What a green result proves

  • Real A2A request-response agent patterns are viable through ai-memory at the timescales operators actually care about (sub- second to sub-minute handoffs).
  • The scope=team visibility rule is permissive enough for A2A within a shared namespace, without leaking beyond it.
  • Two different agent frameworks (OpenClaw ↔ Hermes) round-trip memory without any implementation-specific divergence.

What a red result would mean

  • Convergence time exceeds 95 s — could be federation-side (if node-4 is federated to peers we're also reading from) or product-side lag.
  • Scope enforcement regression (agent B can't see the row at all).
  • Framework-level MCP client difference in interpreting the recall filter — caught by the specific OpenClaw-writes / Hermes-reads pairing.

For three audiences

This is the scenario that proves your AI agents can pass messages to each other through the memory system.
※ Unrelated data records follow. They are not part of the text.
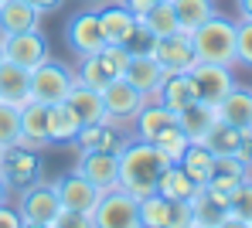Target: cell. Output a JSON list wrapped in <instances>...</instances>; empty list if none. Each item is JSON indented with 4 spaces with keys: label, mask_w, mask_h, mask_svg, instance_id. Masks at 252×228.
<instances>
[{
    "label": "cell",
    "mask_w": 252,
    "mask_h": 228,
    "mask_svg": "<svg viewBox=\"0 0 252 228\" xmlns=\"http://www.w3.org/2000/svg\"><path fill=\"white\" fill-rule=\"evenodd\" d=\"M164 167H170V160L154 143L129 140L116 153V187H123L126 194H133L140 201V198L157 191V181H160Z\"/></svg>",
    "instance_id": "cell-1"
},
{
    "label": "cell",
    "mask_w": 252,
    "mask_h": 228,
    "mask_svg": "<svg viewBox=\"0 0 252 228\" xmlns=\"http://www.w3.org/2000/svg\"><path fill=\"white\" fill-rule=\"evenodd\" d=\"M191 45H194L198 61L235 68V21H228L221 14H211L205 24H198L191 31Z\"/></svg>",
    "instance_id": "cell-2"
},
{
    "label": "cell",
    "mask_w": 252,
    "mask_h": 228,
    "mask_svg": "<svg viewBox=\"0 0 252 228\" xmlns=\"http://www.w3.org/2000/svg\"><path fill=\"white\" fill-rule=\"evenodd\" d=\"M75 86V72L65 65V61H55L51 55L44 58L41 65L31 68V99L41 102V106H55V102H65L68 92Z\"/></svg>",
    "instance_id": "cell-3"
},
{
    "label": "cell",
    "mask_w": 252,
    "mask_h": 228,
    "mask_svg": "<svg viewBox=\"0 0 252 228\" xmlns=\"http://www.w3.org/2000/svg\"><path fill=\"white\" fill-rule=\"evenodd\" d=\"M126 58H129V48H120V45H102L95 55H89V58H79L82 65H79V72H75V79L89 86V89H106L113 79H120L126 68Z\"/></svg>",
    "instance_id": "cell-4"
},
{
    "label": "cell",
    "mask_w": 252,
    "mask_h": 228,
    "mask_svg": "<svg viewBox=\"0 0 252 228\" xmlns=\"http://www.w3.org/2000/svg\"><path fill=\"white\" fill-rule=\"evenodd\" d=\"M92 225L95 228H140V201L126 194L123 187H109L99 194L92 208Z\"/></svg>",
    "instance_id": "cell-5"
},
{
    "label": "cell",
    "mask_w": 252,
    "mask_h": 228,
    "mask_svg": "<svg viewBox=\"0 0 252 228\" xmlns=\"http://www.w3.org/2000/svg\"><path fill=\"white\" fill-rule=\"evenodd\" d=\"M58 211H62V201H58L55 184L34 181V184H28V187H21V198H17L21 222H44V225H51Z\"/></svg>",
    "instance_id": "cell-6"
},
{
    "label": "cell",
    "mask_w": 252,
    "mask_h": 228,
    "mask_svg": "<svg viewBox=\"0 0 252 228\" xmlns=\"http://www.w3.org/2000/svg\"><path fill=\"white\" fill-rule=\"evenodd\" d=\"M0 55H3V61H14V65H21V68L31 72L34 65H41L51 51H48V38H44L41 28H38V31L3 34L0 38Z\"/></svg>",
    "instance_id": "cell-7"
},
{
    "label": "cell",
    "mask_w": 252,
    "mask_h": 228,
    "mask_svg": "<svg viewBox=\"0 0 252 228\" xmlns=\"http://www.w3.org/2000/svg\"><path fill=\"white\" fill-rule=\"evenodd\" d=\"M147 51L157 58V65L164 72H188L198 58H194V45H191V34L188 31H174L167 38H150Z\"/></svg>",
    "instance_id": "cell-8"
},
{
    "label": "cell",
    "mask_w": 252,
    "mask_h": 228,
    "mask_svg": "<svg viewBox=\"0 0 252 228\" xmlns=\"http://www.w3.org/2000/svg\"><path fill=\"white\" fill-rule=\"evenodd\" d=\"M188 79H191V86H194L198 102H208V106H218L221 95L235 86L232 68H225V65H208V61H194V65L188 68Z\"/></svg>",
    "instance_id": "cell-9"
},
{
    "label": "cell",
    "mask_w": 252,
    "mask_h": 228,
    "mask_svg": "<svg viewBox=\"0 0 252 228\" xmlns=\"http://www.w3.org/2000/svg\"><path fill=\"white\" fill-rule=\"evenodd\" d=\"M150 99L143 92H136L126 79H113L102 89V106H106V123H129L136 119V113L147 106Z\"/></svg>",
    "instance_id": "cell-10"
},
{
    "label": "cell",
    "mask_w": 252,
    "mask_h": 228,
    "mask_svg": "<svg viewBox=\"0 0 252 228\" xmlns=\"http://www.w3.org/2000/svg\"><path fill=\"white\" fill-rule=\"evenodd\" d=\"M65 41L68 48L75 51V58H89V55H95L99 48L106 45V38H102V24H99V10H79L68 24H65Z\"/></svg>",
    "instance_id": "cell-11"
},
{
    "label": "cell",
    "mask_w": 252,
    "mask_h": 228,
    "mask_svg": "<svg viewBox=\"0 0 252 228\" xmlns=\"http://www.w3.org/2000/svg\"><path fill=\"white\" fill-rule=\"evenodd\" d=\"M0 177L7 181V187H28L41 177V160L34 150L28 146H7L0 150Z\"/></svg>",
    "instance_id": "cell-12"
},
{
    "label": "cell",
    "mask_w": 252,
    "mask_h": 228,
    "mask_svg": "<svg viewBox=\"0 0 252 228\" xmlns=\"http://www.w3.org/2000/svg\"><path fill=\"white\" fill-rule=\"evenodd\" d=\"M99 24H102V38H106V45H120V48H129V51H133V45H136V38L143 34L140 17L129 14L123 3H109V7H102V10H99Z\"/></svg>",
    "instance_id": "cell-13"
},
{
    "label": "cell",
    "mask_w": 252,
    "mask_h": 228,
    "mask_svg": "<svg viewBox=\"0 0 252 228\" xmlns=\"http://www.w3.org/2000/svg\"><path fill=\"white\" fill-rule=\"evenodd\" d=\"M120 79H126L129 86L136 92H143L147 99H154L157 89H160V82L167 79V72L157 65V58L150 55V51H129V58H126V68Z\"/></svg>",
    "instance_id": "cell-14"
},
{
    "label": "cell",
    "mask_w": 252,
    "mask_h": 228,
    "mask_svg": "<svg viewBox=\"0 0 252 228\" xmlns=\"http://www.w3.org/2000/svg\"><path fill=\"white\" fill-rule=\"evenodd\" d=\"M55 191H58L62 208L89 211V215H92V208H95V201H99V194H102L92 181H85L79 171H72V174H65L62 181H55Z\"/></svg>",
    "instance_id": "cell-15"
},
{
    "label": "cell",
    "mask_w": 252,
    "mask_h": 228,
    "mask_svg": "<svg viewBox=\"0 0 252 228\" xmlns=\"http://www.w3.org/2000/svg\"><path fill=\"white\" fill-rule=\"evenodd\" d=\"M21 146L41 153L44 146H51V137H48V106L28 99L21 106Z\"/></svg>",
    "instance_id": "cell-16"
},
{
    "label": "cell",
    "mask_w": 252,
    "mask_h": 228,
    "mask_svg": "<svg viewBox=\"0 0 252 228\" xmlns=\"http://www.w3.org/2000/svg\"><path fill=\"white\" fill-rule=\"evenodd\" d=\"M215 113H218L221 123H228V126H235V130L249 133L252 130V89L232 86V89L221 95V102L215 106Z\"/></svg>",
    "instance_id": "cell-17"
},
{
    "label": "cell",
    "mask_w": 252,
    "mask_h": 228,
    "mask_svg": "<svg viewBox=\"0 0 252 228\" xmlns=\"http://www.w3.org/2000/svg\"><path fill=\"white\" fill-rule=\"evenodd\" d=\"M75 171L85 181H92L99 191H109V187H116V153H109V150H82Z\"/></svg>",
    "instance_id": "cell-18"
},
{
    "label": "cell",
    "mask_w": 252,
    "mask_h": 228,
    "mask_svg": "<svg viewBox=\"0 0 252 228\" xmlns=\"http://www.w3.org/2000/svg\"><path fill=\"white\" fill-rule=\"evenodd\" d=\"M41 17L28 0H0V38L3 34H21V31H38Z\"/></svg>",
    "instance_id": "cell-19"
},
{
    "label": "cell",
    "mask_w": 252,
    "mask_h": 228,
    "mask_svg": "<svg viewBox=\"0 0 252 228\" xmlns=\"http://www.w3.org/2000/svg\"><path fill=\"white\" fill-rule=\"evenodd\" d=\"M154 102L167 106L170 113H181V109H188L191 102H198V95H194V86H191L188 72H170L167 79L160 82V89H157V95H154Z\"/></svg>",
    "instance_id": "cell-20"
},
{
    "label": "cell",
    "mask_w": 252,
    "mask_h": 228,
    "mask_svg": "<svg viewBox=\"0 0 252 228\" xmlns=\"http://www.w3.org/2000/svg\"><path fill=\"white\" fill-rule=\"evenodd\" d=\"M28 99H31V72L14 61H0V102L24 106Z\"/></svg>",
    "instance_id": "cell-21"
},
{
    "label": "cell",
    "mask_w": 252,
    "mask_h": 228,
    "mask_svg": "<svg viewBox=\"0 0 252 228\" xmlns=\"http://www.w3.org/2000/svg\"><path fill=\"white\" fill-rule=\"evenodd\" d=\"M215 123H218V113H215V106H208V102H191L188 109L177 113V126L188 133L191 143H201Z\"/></svg>",
    "instance_id": "cell-22"
},
{
    "label": "cell",
    "mask_w": 252,
    "mask_h": 228,
    "mask_svg": "<svg viewBox=\"0 0 252 228\" xmlns=\"http://www.w3.org/2000/svg\"><path fill=\"white\" fill-rule=\"evenodd\" d=\"M75 113H79V119H82V126L89 123H106V106H102V92L99 89H89L82 86L79 79H75V86L68 92V99H65Z\"/></svg>",
    "instance_id": "cell-23"
},
{
    "label": "cell",
    "mask_w": 252,
    "mask_h": 228,
    "mask_svg": "<svg viewBox=\"0 0 252 228\" xmlns=\"http://www.w3.org/2000/svg\"><path fill=\"white\" fill-rule=\"evenodd\" d=\"M79 130H82V119L68 102L48 106V137H51V143H75Z\"/></svg>",
    "instance_id": "cell-24"
},
{
    "label": "cell",
    "mask_w": 252,
    "mask_h": 228,
    "mask_svg": "<svg viewBox=\"0 0 252 228\" xmlns=\"http://www.w3.org/2000/svg\"><path fill=\"white\" fill-rule=\"evenodd\" d=\"M177 164L184 167V174L198 184V187H205L211 181V174H215V153H211L205 143H188V150H184V157Z\"/></svg>",
    "instance_id": "cell-25"
},
{
    "label": "cell",
    "mask_w": 252,
    "mask_h": 228,
    "mask_svg": "<svg viewBox=\"0 0 252 228\" xmlns=\"http://www.w3.org/2000/svg\"><path fill=\"white\" fill-rule=\"evenodd\" d=\"M133 123H136V140H147V143H150V140L157 137L164 126L177 123V113H170L167 106H160V102H154V99H150V102L136 113V119H133Z\"/></svg>",
    "instance_id": "cell-26"
},
{
    "label": "cell",
    "mask_w": 252,
    "mask_h": 228,
    "mask_svg": "<svg viewBox=\"0 0 252 228\" xmlns=\"http://www.w3.org/2000/svg\"><path fill=\"white\" fill-rule=\"evenodd\" d=\"M140 28H143V34H147V38H167V34H174V31H181L177 14H174V7H170V0H157V3L140 17Z\"/></svg>",
    "instance_id": "cell-27"
},
{
    "label": "cell",
    "mask_w": 252,
    "mask_h": 228,
    "mask_svg": "<svg viewBox=\"0 0 252 228\" xmlns=\"http://www.w3.org/2000/svg\"><path fill=\"white\" fill-rule=\"evenodd\" d=\"M194 191H198V184L184 174V167H181V164L164 167V174H160V181H157V194H164L167 201H191V198H194Z\"/></svg>",
    "instance_id": "cell-28"
},
{
    "label": "cell",
    "mask_w": 252,
    "mask_h": 228,
    "mask_svg": "<svg viewBox=\"0 0 252 228\" xmlns=\"http://www.w3.org/2000/svg\"><path fill=\"white\" fill-rule=\"evenodd\" d=\"M75 143L82 150H109V153H120V146H123V140L113 130V123H89V126H82Z\"/></svg>",
    "instance_id": "cell-29"
},
{
    "label": "cell",
    "mask_w": 252,
    "mask_h": 228,
    "mask_svg": "<svg viewBox=\"0 0 252 228\" xmlns=\"http://www.w3.org/2000/svg\"><path fill=\"white\" fill-rule=\"evenodd\" d=\"M170 7H174V14H177V24H181V31H194L198 24H205L211 14H218L215 10V0H170Z\"/></svg>",
    "instance_id": "cell-30"
},
{
    "label": "cell",
    "mask_w": 252,
    "mask_h": 228,
    "mask_svg": "<svg viewBox=\"0 0 252 228\" xmlns=\"http://www.w3.org/2000/svg\"><path fill=\"white\" fill-rule=\"evenodd\" d=\"M201 143L208 146L215 157H235V150H239V143H242V130H235V126H228V123L218 119Z\"/></svg>",
    "instance_id": "cell-31"
},
{
    "label": "cell",
    "mask_w": 252,
    "mask_h": 228,
    "mask_svg": "<svg viewBox=\"0 0 252 228\" xmlns=\"http://www.w3.org/2000/svg\"><path fill=\"white\" fill-rule=\"evenodd\" d=\"M249 177V167L239 160V157H215V174H211V187L218 191H232L239 181Z\"/></svg>",
    "instance_id": "cell-32"
},
{
    "label": "cell",
    "mask_w": 252,
    "mask_h": 228,
    "mask_svg": "<svg viewBox=\"0 0 252 228\" xmlns=\"http://www.w3.org/2000/svg\"><path fill=\"white\" fill-rule=\"evenodd\" d=\"M140 228H170V201L164 194L140 198Z\"/></svg>",
    "instance_id": "cell-33"
},
{
    "label": "cell",
    "mask_w": 252,
    "mask_h": 228,
    "mask_svg": "<svg viewBox=\"0 0 252 228\" xmlns=\"http://www.w3.org/2000/svg\"><path fill=\"white\" fill-rule=\"evenodd\" d=\"M150 143H154V146L167 157L170 164H177V160L184 157V150H188V143H191V140H188V133H184L177 123H170V126H164V130L150 140Z\"/></svg>",
    "instance_id": "cell-34"
},
{
    "label": "cell",
    "mask_w": 252,
    "mask_h": 228,
    "mask_svg": "<svg viewBox=\"0 0 252 228\" xmlns=\"http://www.w3.org/2000/svg\"><path fill=\"white\" fill-rule=\"evenodd\" d=\"M21 143V106L0 102V150Z\"/></svg>",
    "instance_id": "cell-35"
},
{
    "label": "cell",
    "mask_w": 252,
    "mask_h": 228,
    "mask_svg": "<svg viewBox=\"0 0 252 228\" xmlns=\"http://www.w3.org/2000/svg\"><path fill=\"white\" fill-rule=\"evenodd\" d=\"M228 215H239V218L252 222V177L239 181L228 191Z\"/></svg>",
    "instance_id": "cell-36"
},
{
    "label": "cell",
    "mask_w": 252,
    "mask_h": 228,
    "mask_svg": "<svg viewBox=\"0 0 252 228\" xmlns=\"http://www.w3.org/2000/svg\"><path fill=\"white\" fill-rule=\"evenodd\" d=\"M235 65L252 68V21L235 24Z\"/></svg>",
    "instance_id": "cell-37"
},
{
    "label": "cell",
    "mask_w": 252,
    "mask_h": 228,
    "mask_svg": "<svg viewBox=\"0 0 252 228\" xmlns=\"http://www.w3.org/2000/svg\"><path fill=\"white\" fill-rule=\"evenodd\" d=\"M51 228H95V225H92V215H89V211H72V208H62V211L55 215Z\"/></svg>",
    "instance_id": "cell-38"
},
{
    "label": "cell",
    "mask_w": 252,
    "mask_h": 228,
    "mask_svg": "<svg viewBox=\"0 0 252 228\" xmlns=\"http://www.w3.org/2000/svg\"><path fill=\"white\" fill-rule=\"evenodd\" d=\"M194 222L191 201H170V228H188Z\"/></svg>",
    "instance_id": "cell-39"
},
{
    "label": "cell",
    "mask_w": 252,
    "mask_h": 228,
    "mask_svg": "<svg viewBox=\"0 0 252 228\" xmlns=\"http://www.w3.org/2000/svg\"><path fill=\"white\" fill-rule=\"evenodd\" d=\"M0 228H21V215L10 204H0Z\"/></svg>",
    "instance_id": "cell-40"
},
{
    "label": "cell",
    "mask_w": 252,
    "mask_h": 228,
    "mask_svg": "<svg viewBox=\"0 0 252 228\" xmlns=\"http://www.w3.org/2000/svg\"><path fill=\"white\" fill-rule=\"evenodd\" d=\"M120 3H123V7L129 10V14H136V17H143V14H147V10H150V7H154L157 0H120Z\"/></svg>",
    "instance_id": "cell-41"
},
{
    "label": "cell",
    "mask_w": 252,
    "mask_h": 228,
    "mask_svg": "<svg viewBox=\"0 0 252 228\" xmlns=\"http://www.w3.org/2000/svg\"><path fill=\"white\" fill-rule=\"evenodd\" d=\"M28 3H31V7H34L38 14H55V10H58V7L65 3V0H28Z\"/></svg>",
    "instance_id": "cell-42"
},
{
    "label": "cell",
    "mask_w": 252,
    "mask_h": 228,
    "mask_svg": "<svg viewBox=\"0 0 252 228\" xmlns=\"http://www.w3.org/2000/svg\"><path fill=\"white\" fill-rule=\"evenodd\" d=\"M215 228H249V222H246V218H239V215H225Z\"/></svg>",
    "instance_id": "cell-43"
},
{
    "label": "cell",
    "mask_w": 252,
    "mask_h": 228,
    "mask_svg": "<svg viewBox=\"0 0 252 228\" xmlns=\"http://www.w3.org/2000/svg\"><path fill=\"white\" fill-rule=\"evenodd\" d=\"M235 7H239V17L242 21H252V0H235Z\"/></svg>",
    "instance_id": "cell-44"
},
{
    "label": "cell",
    "mask_w": 252,
    "mask_h": 228,
    "mask_svg": "<svg viewBox=\"0 0 252 228\" xmlns=\"http://www.w3.org/2000/svg\"><path fill=\"white\" fill-rule=\"evenodd\" d=\"M7 194H10V187H7V181L0 177V204H7Z\"/></svg>",
    "instance_id": "cell-45"
},
{
    "label": "cell",
    "mask_w": 252,
    "mask_h": 228,
    "mask_svg": "<svg viewBox=\"0 0 252 228\" xmlns=\"http://www.w3.org/2000/svg\"><path fill=\"white\" fill-rule=\"evenodd\" d=\"M21 228H51V225H44V222H21Z\"/></svg>",
    "instance_id": "cell-46"
},
{
    "label": "cell",
    "mask_w": 252,
    "mask_h": 228,
    "mask_svg": "<svg viewBox=\"0 0 252 228\" xmlns=\"http://www.w3.org/2000/svg\"><path fill=\"white\" fill-rule=\"evenodd\" d=\"M188 228H208V225H198V222H191V225H188Z\"/></svg>",
    "instance_id": "cell-47"
},
{
    "label": "cell",
    "mask_w": 252,
    "mask_h": 228,
    "mask_svg": "<svg viewBox=\"0 0 252 228\" xmlns=\"http://www.w3.org/2000/svg\"><path fill=\"white\" fill-rule=\"evenodd\" d=\"M85 3H99V0H85Z\"/></svg>",
    "instance_id": "cell-48"
},
{
    "label": "cell",
    "mask_w": 252,
    "mask_h": 228,
    "mask_svg": "<svg viewBox=\"0 0 252 228\" xmlns=\"http://www.w3.org/2000/svg\"><path fill=\"white\" fill-rule=\"evenodd\" d=\"M249 177H252V167H249Z\"/></svg>",
    "instance_id": "cell-49"
},
{
    "label": "cell",
    "mask_w": 252,
    "mask_h": 228,
    "mask_svg": "<svg viewBox=\"0 0 252 228\" xmlns=\"http://www.w3.org/2000/svg\"><path fill=\"white\" fill-rule=\"evenodd\" d=\"M0 61H3V55H0Z\"/></svg>",
    "instance_id": "cell-50"
},
{
    "label": "cell",
    "mask_w": 252,
    "mask_h": 228,
    "mask_svg": "<svg viewBox=\"0 0 252 228\" xmlns=\"http://www.w3.org/2000/svg\"><path fill=\"white\" fill-rule=\"evenodd\" d=\"M249 228H252V222H249Z\"/></svg>",
    "instance_id": "cell-51"
}]
</instances>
When your assistant hands off a task to your scheduler agent, this is the round-trip that must work.

This scenario directly maps to the customer-facing promise that agents can collaborate through ai-memory. A red result means the headline claim is unsupported and a release is blocked. The timing bound (95 s default) matches what customers need for typical agent-to-agent handoffs.

Specific tags + scope matrix: scope=team with namespace scenario2-handoff tagged handoff-to-B. Polls at 500 ms with a 95 s bound. Measured handoff time published in the artifact so regressions in convergence latency surface quantitatively, not just as a pass/fail.